%%

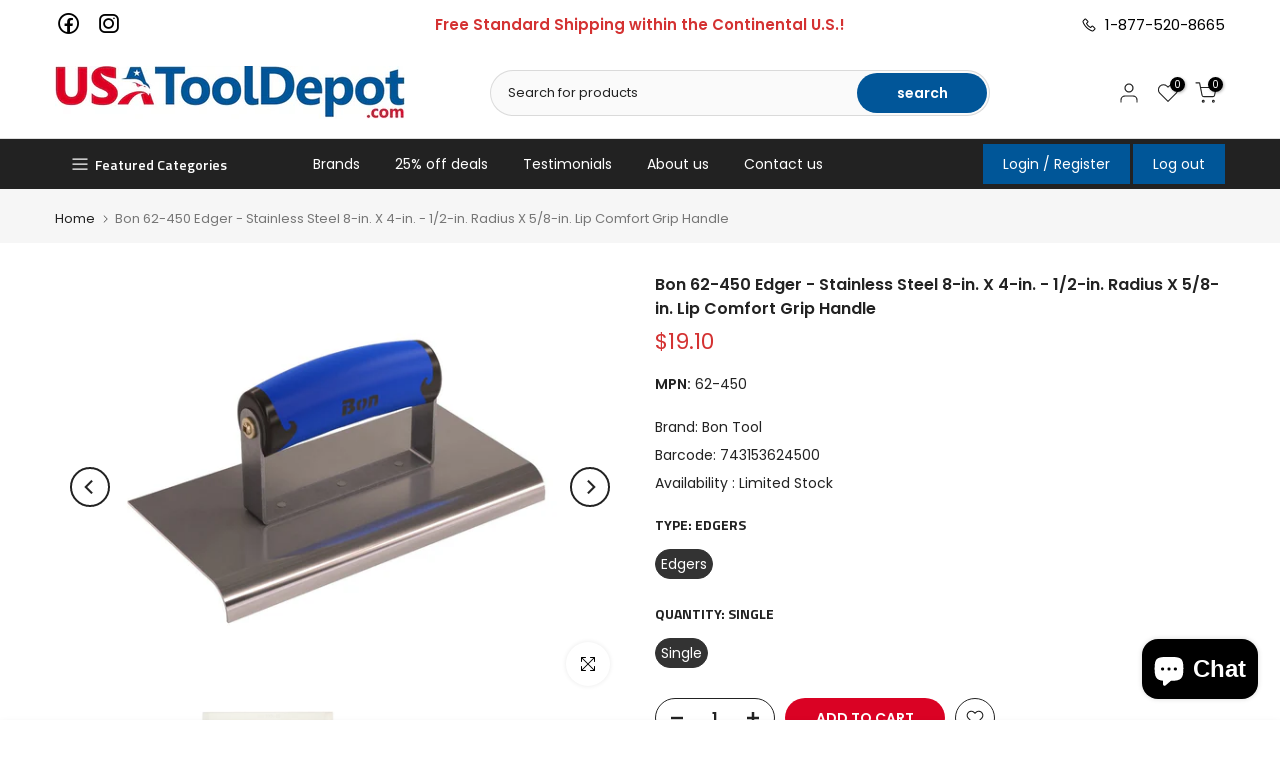

--- FILE ---
content_type: text/json
request_url: https://conf.config-security.com/model
body_size: 86
content:
{"title":"recommendation AI model (keras)","structure":"release_id=0x34:20:5a:54:22:44:2c:48:28:76:42:3b:65:40:3c:6b:69:3d:6b:59:4c:74:5f:2c:62:68:71:30:29;keras;sxwhlty0xjf0wgmrut7tu1rsgykuwk8zt3zgfbrmqogbzh3q4c6afdeo4nqhkmqoejs603xs","weights":"../weights/34205a54.h5","biases":"../biases/34205a54.h5"}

%%

PROBLEM DETAILS —
Set each line down exactly, beginning at the one containing "content_type: text/json" and ending at the last line of the material above.

ANSWER BOX —
content_type: text/json
request_url: https://conf.config-security.com/model
body_size: 86
content:
{"title":"recommendation AI model (keras)","structure":"release_id=0x34:20:5a:54:22:44:2c:48:28:76:42:3b:65:40:3c:6b:69:3d:6b:59:4c:74:5f:2c:62:68:71:30:29;keras;sxwhlty0xjf0wgmrut7tu1rsgykuwk8zt3zgfbrmqogbzh3q4c6afdeo4nqhkmqoejs603xs","weights":"../weights/34205a54.h5","biases":"../biases/34205a54.h5"}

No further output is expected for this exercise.